§ Image-text web data
******
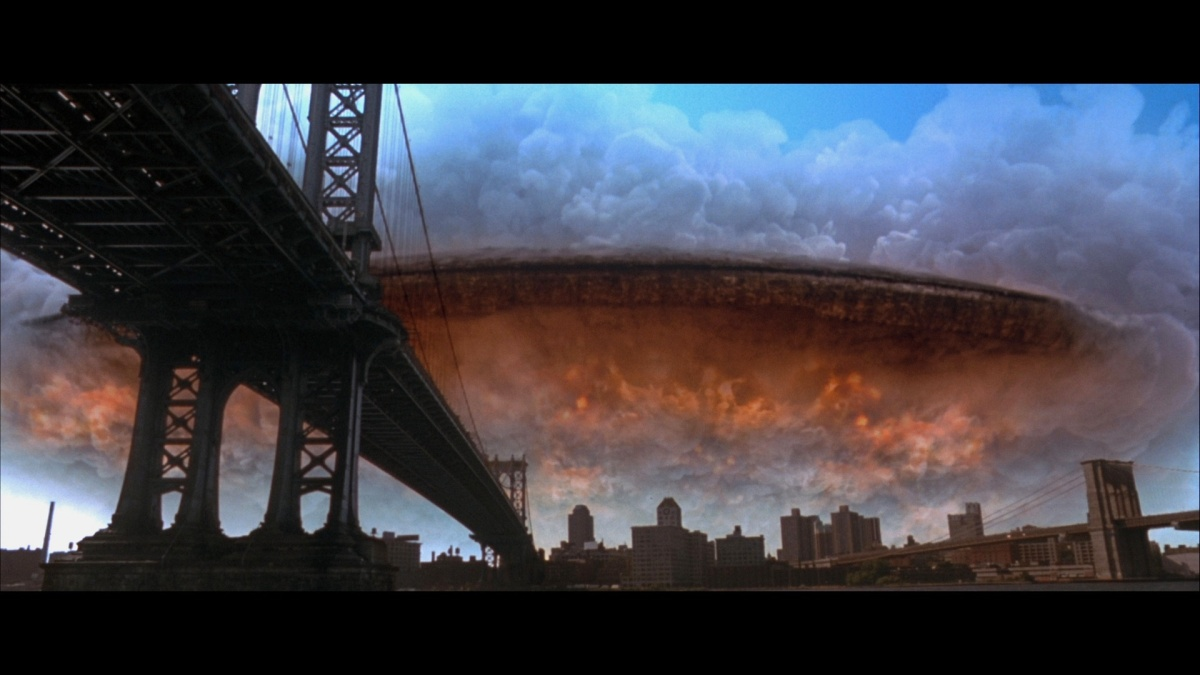 The best moment in Independence Day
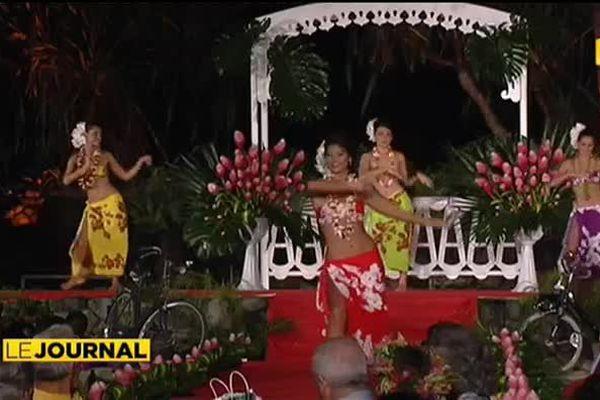 Miss Tahiti 2016 : un gala déjà décisif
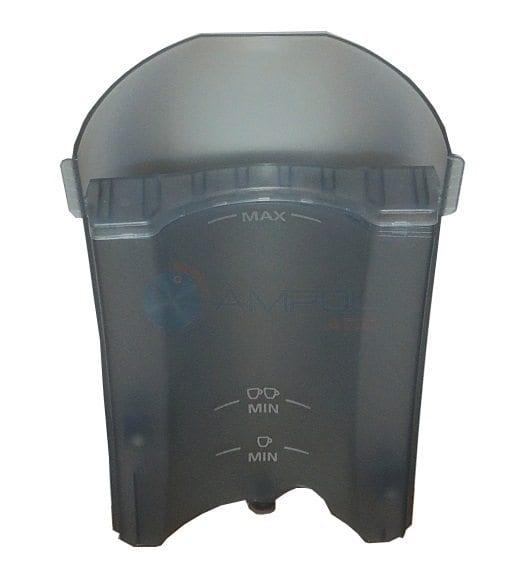 HD7820-zbiornik-wody-422225936500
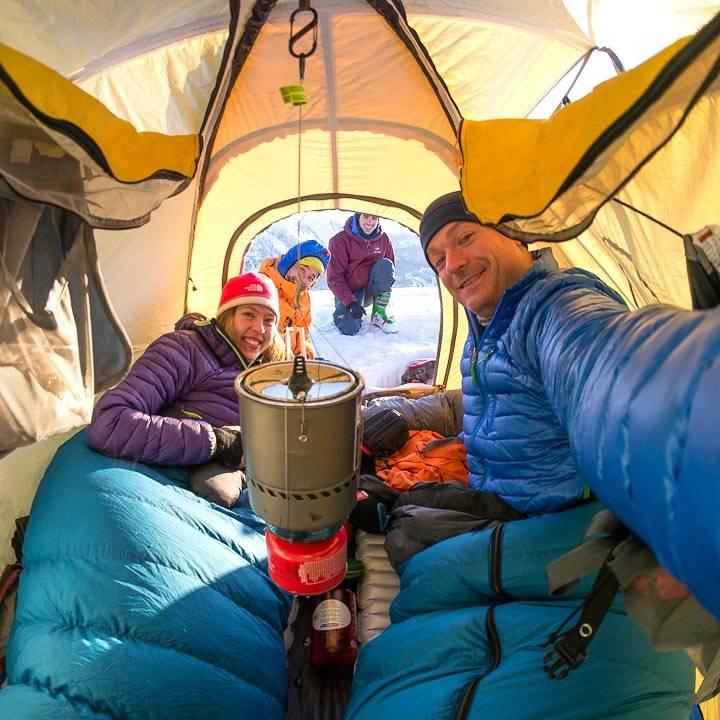 Обогреватель для палатки: виды, выбор, рейтинг лучших обогревателей -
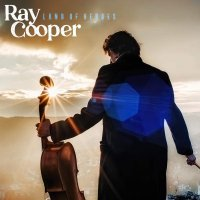 Ray Cooper -Land Of Hereos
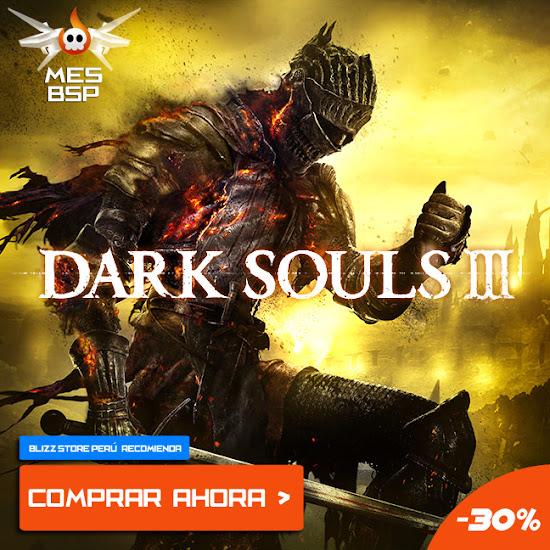 Compra dark souls 3 en lima perú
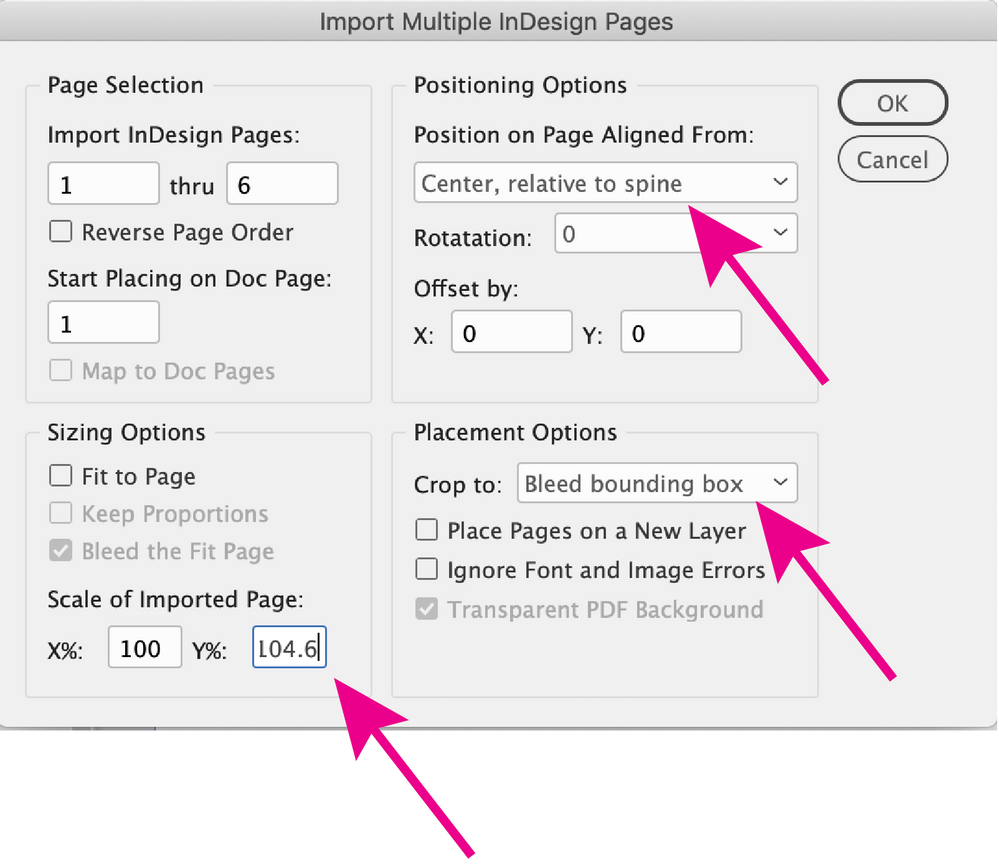 Import multipage settings.png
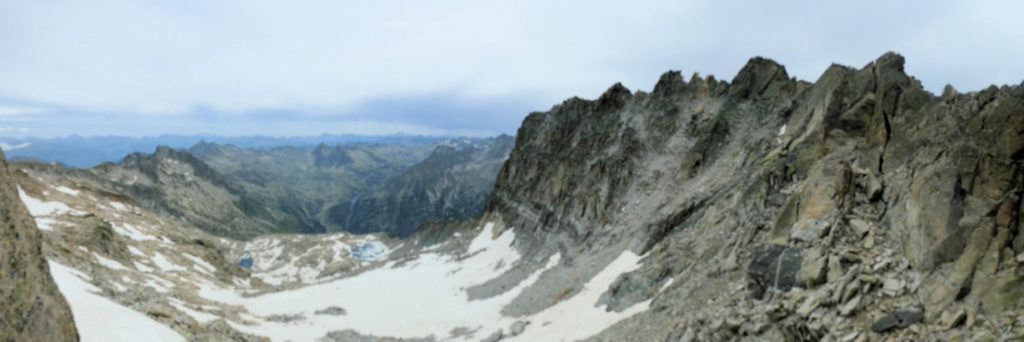 Vista des del collet de la Cresta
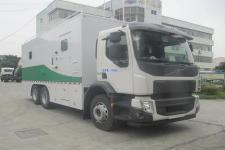 航天牌SJH5130XJE型环境监测车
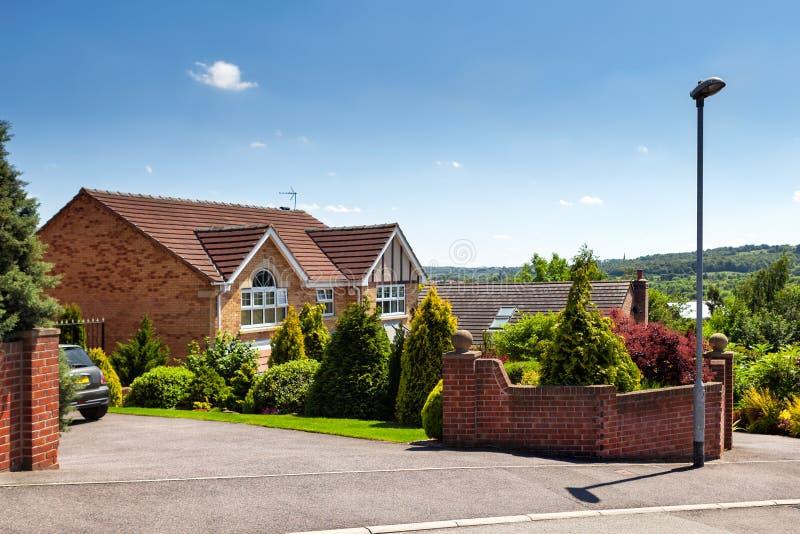Hus i UK royaltyfri fotografi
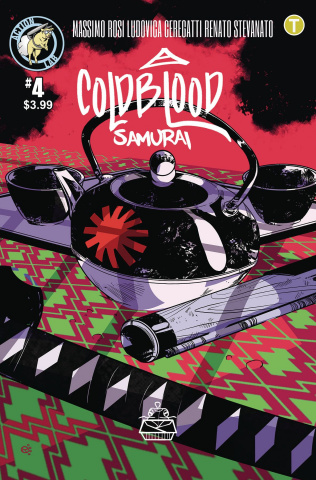 A Cold Blood Samurai #4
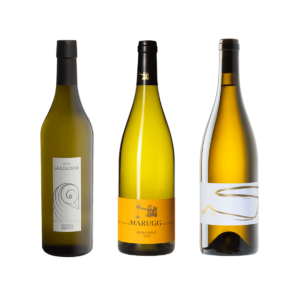 Pack vins apéro suisse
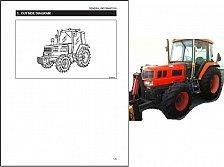 Buy Kioti DK65 Tractor Repair Service Workshop Manual CD -- DK 65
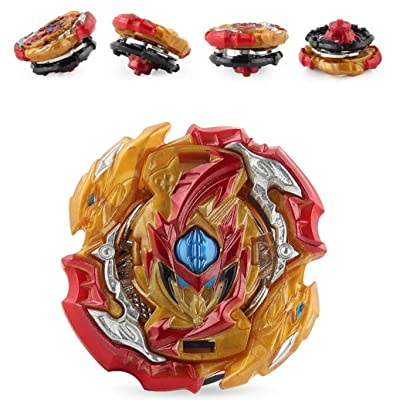 StormGyro Booster Burst B-149 GT Triple Lord Spriggan Starter Spinning Toy Without Launcher & Grip: Toys & Games [5Bkhe0406580]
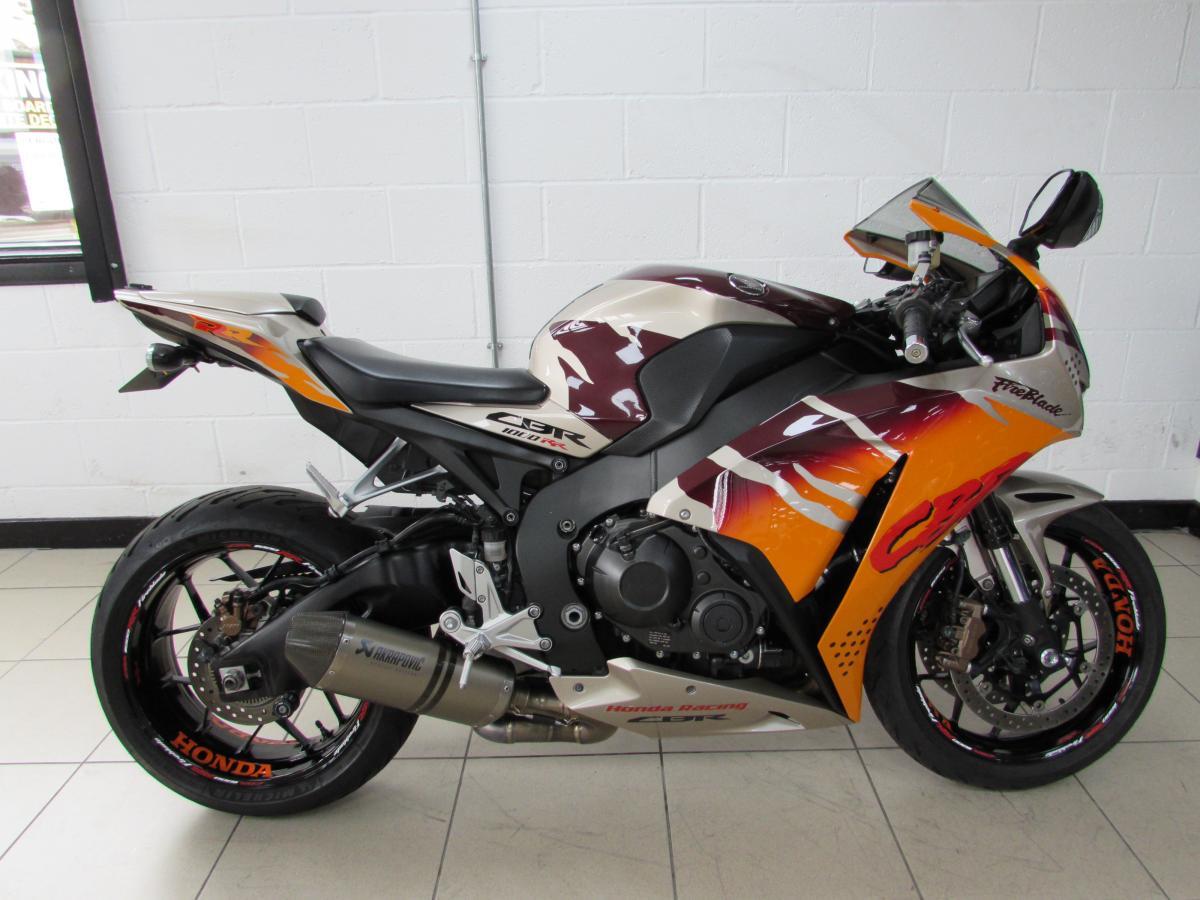 Buy Online Honda CBR1000RA-E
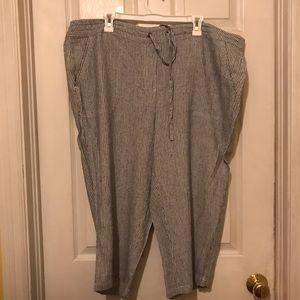 NWOT, Super cute blue stripped Capri pants 2X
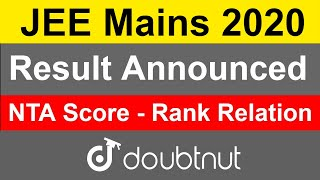 JEE Mains 2020 January | Result Announced | NTA Score - Rank Relation | How To Check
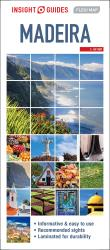 Madeira : Insight Guides Flexi Map by Insight Guides (Firm)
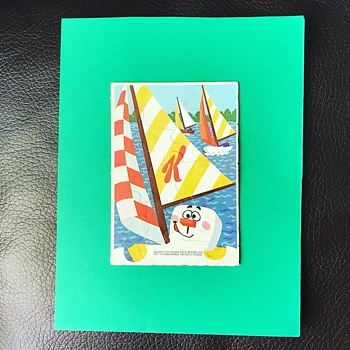Vintage Milton the Toaster Postcard Puzzle - Postcards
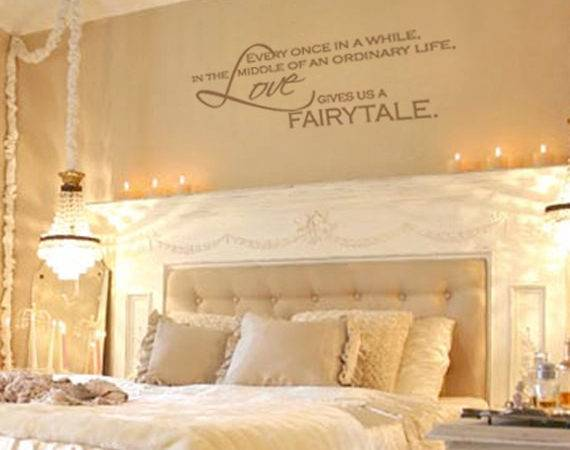 Items Similar Love Gives Fairytale Vinyl Wall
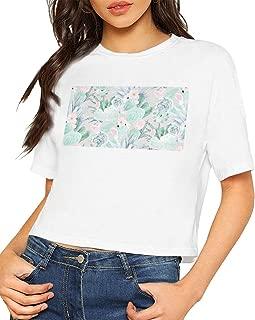 Succulents Wallpaper Women's Short Sleeve Round Neck Print T-Shirt,Casual Tee T-Shirt,T-Shirt with Navel Bare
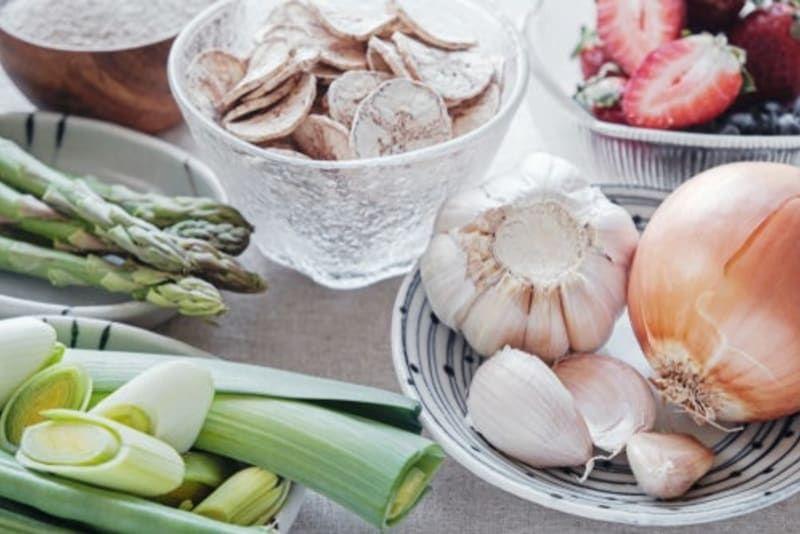 aliments_les_plus_riches_en_pr%C3%A9biotiques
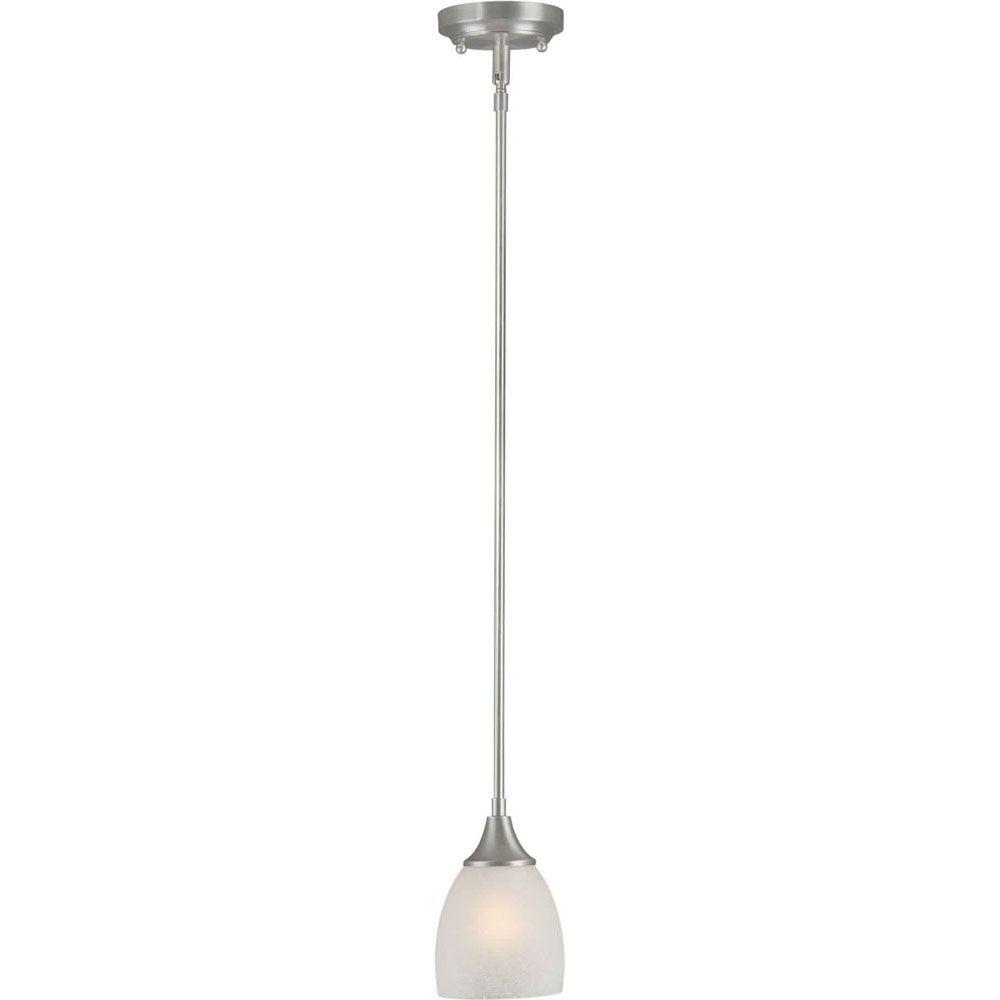 Burton Incandescent Light Ceiling Brushed Nickel  Incandescent Pendant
******
§ TASK BRIEF
Copy the lines above between the one holding "Обогреватель для палатки: виды, выбор, рейтинг" and the one holding "Vintage Milton the", inclusive. Drop the pictures.

§ TASK ANSWER
 Обогреватель для палатки: виды, выбор, рейтинг лучших обогревателей -
 Ray Cooper -Land Of Hereos
 Compra dark souls 3 en lima perú
 Import multipage settings.png
 Vista des del collet de la Cresta
 航天牌SJH5130XJE型环境监测车
Hus i UK royaltyfri fotografi
 A Cold Blood Samurai #4
 Pack vins apéro suisse
 Buy Kioti DK65 Tractor Repair Service Workshop Manual CD -- DK 65
 StormGyro Booster Burst B-149 GT Triple Lord Spriggan Starter Spinning Toy Without Launcher & Grip: Toys & Games [5Bkhe0406580]
 Buy Online Honda CBR1000RA-E
 NWOT, Super cute blue stripped Capri pants 2X
 JEE Mains 2020 January | Result Announced | NTA Score - Rank Relation | How To Check
 Madeira : Insight Guides Flexi Map by Insight Guides (Firm)
Vintage Milton the Toaster Postcard Puzzle - Postcards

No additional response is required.